--- Given information ---

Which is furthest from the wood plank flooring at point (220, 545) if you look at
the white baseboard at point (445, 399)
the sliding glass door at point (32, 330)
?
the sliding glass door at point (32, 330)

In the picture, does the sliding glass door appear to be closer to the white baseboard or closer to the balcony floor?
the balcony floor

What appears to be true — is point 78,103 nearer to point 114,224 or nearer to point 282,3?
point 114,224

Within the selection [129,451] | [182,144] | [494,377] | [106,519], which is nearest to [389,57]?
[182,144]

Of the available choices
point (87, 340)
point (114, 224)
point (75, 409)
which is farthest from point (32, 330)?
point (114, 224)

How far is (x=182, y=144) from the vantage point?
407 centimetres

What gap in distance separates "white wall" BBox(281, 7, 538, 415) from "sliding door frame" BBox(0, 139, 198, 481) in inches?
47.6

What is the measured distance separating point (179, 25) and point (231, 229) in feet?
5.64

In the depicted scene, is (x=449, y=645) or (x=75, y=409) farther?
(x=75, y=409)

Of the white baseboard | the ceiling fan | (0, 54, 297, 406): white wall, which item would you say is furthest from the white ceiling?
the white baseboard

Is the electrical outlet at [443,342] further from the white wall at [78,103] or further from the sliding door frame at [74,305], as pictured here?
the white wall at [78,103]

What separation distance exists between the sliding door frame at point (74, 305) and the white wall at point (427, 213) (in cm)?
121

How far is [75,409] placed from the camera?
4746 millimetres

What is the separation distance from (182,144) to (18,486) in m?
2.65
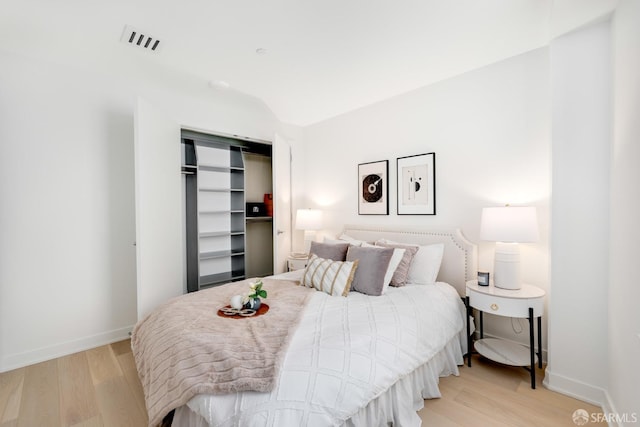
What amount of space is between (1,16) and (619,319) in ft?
14.2

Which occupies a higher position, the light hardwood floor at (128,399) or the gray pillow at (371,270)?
the gray pillow at (371,270)

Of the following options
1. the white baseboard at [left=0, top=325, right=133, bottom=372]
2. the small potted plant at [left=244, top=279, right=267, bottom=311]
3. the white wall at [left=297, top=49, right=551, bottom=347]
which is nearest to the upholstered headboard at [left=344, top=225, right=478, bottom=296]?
the white wall at [left=297, top=49, right=551, bottom=347]

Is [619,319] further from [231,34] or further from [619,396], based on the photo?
[231,34]

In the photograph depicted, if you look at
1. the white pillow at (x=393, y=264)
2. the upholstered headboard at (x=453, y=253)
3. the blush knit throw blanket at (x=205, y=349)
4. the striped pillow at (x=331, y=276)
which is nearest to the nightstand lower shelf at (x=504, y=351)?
the upholstered headboard at (x=453, y=253)

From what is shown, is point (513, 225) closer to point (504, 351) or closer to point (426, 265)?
point (426, 265)

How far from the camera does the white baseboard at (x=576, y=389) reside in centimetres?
180

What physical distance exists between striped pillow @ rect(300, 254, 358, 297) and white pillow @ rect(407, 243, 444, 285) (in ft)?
1.95

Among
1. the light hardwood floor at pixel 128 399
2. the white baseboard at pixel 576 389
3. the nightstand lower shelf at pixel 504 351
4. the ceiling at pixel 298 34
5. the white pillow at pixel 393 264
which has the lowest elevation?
the light hardwood floor at pixel 128 399

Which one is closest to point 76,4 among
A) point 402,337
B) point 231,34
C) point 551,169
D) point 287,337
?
point 231,34

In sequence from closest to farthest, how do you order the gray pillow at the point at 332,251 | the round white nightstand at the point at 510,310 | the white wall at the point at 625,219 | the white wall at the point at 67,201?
the white wall at the point at 625,219, the round white nightstand at the point at 510,310, the white wall at the point at 67,201, the gray pillow at the point at 332,251

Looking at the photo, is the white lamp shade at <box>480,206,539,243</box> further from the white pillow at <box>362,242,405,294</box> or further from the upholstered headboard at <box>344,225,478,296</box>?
the white pillow at <box>362,242,405,294</box>

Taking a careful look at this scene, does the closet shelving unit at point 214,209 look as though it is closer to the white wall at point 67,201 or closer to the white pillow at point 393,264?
the white wall at point 67,201

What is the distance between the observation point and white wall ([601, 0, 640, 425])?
4.47ft

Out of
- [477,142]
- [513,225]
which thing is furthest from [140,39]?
[513,225]
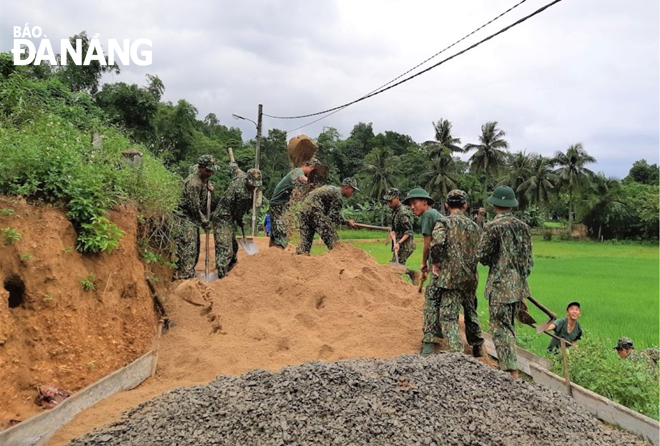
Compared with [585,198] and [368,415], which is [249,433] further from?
[585,198]

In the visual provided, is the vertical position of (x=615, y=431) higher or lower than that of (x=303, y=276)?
lower

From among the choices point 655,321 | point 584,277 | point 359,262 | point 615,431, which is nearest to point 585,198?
point 584,277

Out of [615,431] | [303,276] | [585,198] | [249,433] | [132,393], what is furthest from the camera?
[585,198]

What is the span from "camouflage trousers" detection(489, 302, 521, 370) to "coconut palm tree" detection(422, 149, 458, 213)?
35.9 meters

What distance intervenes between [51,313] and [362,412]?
249 centimetres

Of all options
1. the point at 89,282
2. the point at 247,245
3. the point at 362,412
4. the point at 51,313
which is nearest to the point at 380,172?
the point at 247,245

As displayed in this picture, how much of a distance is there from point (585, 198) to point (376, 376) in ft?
149

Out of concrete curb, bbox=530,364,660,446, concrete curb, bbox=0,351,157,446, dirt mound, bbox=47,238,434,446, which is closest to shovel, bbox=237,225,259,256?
dirt mound, bbox=47,238,434,446

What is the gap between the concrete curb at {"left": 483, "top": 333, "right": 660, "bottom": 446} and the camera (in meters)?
3.45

---

=== Set exercise ===
Replace "sliding door frame" with "patio door frame" throughout the rows above, keeping every other word unchanged, and leave the pictures out of your answer.

=== Full response ===
Which is furthest from the wood plank flooring at point (220, 545) if you look at
the white baseboard at point (445, 399)
the sliding glass door at point (32, 330)
?
the sliding glass door at point (32, 330)

In the picture, does the sliding glass door appear to be closer to the white baseboard or closer to the balcony floor?
the balcony floor

What appears to be true — is point 78,103 nearer to point 114,224 or nearer to point 282,3?
point 114,224

Within the selection [129,451] | [182,144] | [494,377] | [106,519], which is nearest to [389,57]?
[182,144]

Of the available choices
point (87, 340)
point (114, 224)
point (75, 409)
which is farthest from point (32, 330)?
point (114, 224)

How far is (x=182, y=144) from the vantage point?
407 centimetres

What gap in distance separates "white wall" BBox(281, 7, 538, 415) from "patio door frame" BBox(0, 139, 198, 481) in inches?
47.6

What is the measured distance separating point (179, 25) and point (231, 229) in feet?
5.64

In the depicted scene, is (x=449, y=645) or (x=75, y=409) farther?
(x=75, y=409)

Of the white baseboard | the ceiling fan | (0, 54, 297, 406): white wall, which item would you say is furthest from the white ceiling?
the white baseboard

Is the electrical outlet at [443,342] further from the white wall at [78,103] or further from the patio door frame at [74,305], as pictured here?
the white wall at [78,103]

What separation distance exists between the patio door frame at point (74, 305) and the white wall at point (427, 213) (in cm)?
121

How far is [75,409] placed from the camera?
4746 millimetres

What is the separation distance from (182,144) to (18,486) in m?
2.65
What amount of space is between (1,16) and (619,319) in ft?
14.2

Which occupies a higher position, the light hardwood floor at (128,399) or the gray pillow at (371,270)?
the gray pillow at (371,270)

Of the following options
1. the white baseboard at [left=0, top=325, right=133, bottom=372]
2. the small potted plant at [left=244, top=279, right=267, bottom=311]
3. the white wall at [left=297, top=49, right=551, bottom=347]
which is nearest to the upholstered headboard at [left=344, top=225, right=478, bottom=296]?
the white wall at [left=297, top=49, right=551, bottom=347]

Is [619,319] further from [231,34] or further from [619,396], based on the photo?
[231,34]

In the photograph depicted, if you look at
1. the white pillow at (x=393, y=264)
2. the upholstered headboard at (x=453, y=253)
3. the blush knit throw blanket at (x=205, y=349)
4. the striped pillow at (x=331, y=276)
which is nearest to the nightstand lower shelf at (x=504, y=351)?
the upholstered headboard at (x=453, y=253)

From what is shown, is point (513, 225) closer to point (504, 351) or closer to point (426, 265)?
point (426, 265)

How far from the camera does the white baseboard at (x=576, y=389) reside in centimetres?
180

What physical distance exists between striped pillow @ rect(300, 254, 358, 297) and white pillow @ rect(407, 243, 444, 285) (in ft)?
1.95

Among
1. the light hardwood floor at pixel 128 399
2. the white baseboard at pixel 576 389
3. the nightstand lower shelf at pixel 504 351
4. the ceiling at pixel 298 34
5. the white pillow at pixel 393 264
which has the lowest elevation?
the light hardwood floor at pixel 128 399

Which one is closest to point 76,4 among
A) point 402,337
B) point 231,34
C) point 551,169
D) point 287,337
?
point 231,34

In sequence from closest to farthest, how do you order the gray pillow at the point at 332,251 | the round white nightstand at the point at 510,310 | the white wall at the point at 625,219 | the white wall at the point at 67,201?
the white wall at the point at 625,219, the round white nightstand at the point at 510,310, the white wall at the point at 67,201, the gray pillow at the point at 332,251

Looking at the photo, is the white lamp shade at <box>480,206,539,243</box> further from the white pillow at <box>362,242,405,294</box> or further from the upholstered headboard at <box>344,225,478,296</box>?
the white pillow at <box>362,242,405,294</box>

Taking a careful look at this scene, does the closet shelving unit at point 214,209 look as though it is closer to the white wall at point 67,201 or closer to the white pillow at point 393,264?
the white wall at point 67,201

What is the distance between the observation point and white wall ([601, 0, 640, 425])?
4.47ft

Out of
- [477,142]
- [513,225]
which thing is furthest from [140,39]?
[513,225]
Compared with [585,198] and [368,415], which is [249,433] further from?
[585,198]

In the visual provided, is the vertical position of (x=615, y=431) higher or lower than that of (x=303, y=276)?
lower

From among the choices point 655,321 | point 584,277 | point 359,262 | point 615,431, which is nearest to point 585,198?
point 584,277

Out of [615,431] | [303,276] | [585,198] | [249,433] | [132,393], what is furthest from the camera?
[585,198]

What is the span from "camouflage trousers" detection(489, 302, 521, 370) to "coconut palm tree" detection(422, 149, 458, 213)?
35.9 meters

What distance intervenes between [51,313] and [362,412]?
249 centimetres

Of all options
1. the point at 89,282
2. the point at 247,245
3. the point at 362,412
4. the point at 51,313
which is nearest to the point at 380,172?
the point at 247,245

As displayed in this picture, how much of a distance is there from point (585, 198) to point (376, 376) in ft?
149

Out of concrete curb, bbox=530,364,660,446, concrete curb, bbox=0,351,157,446, dirt mound, bbox=47,238,434,446, which is closest to shovel, bbox=237,225,259,256?
dirt mound, bbox=47,238,434,446

What is the gap between the concrete curb at {"left": 483, "top": 333, "right": 660, "bottom": 446} and the camera (in meters)?
3.45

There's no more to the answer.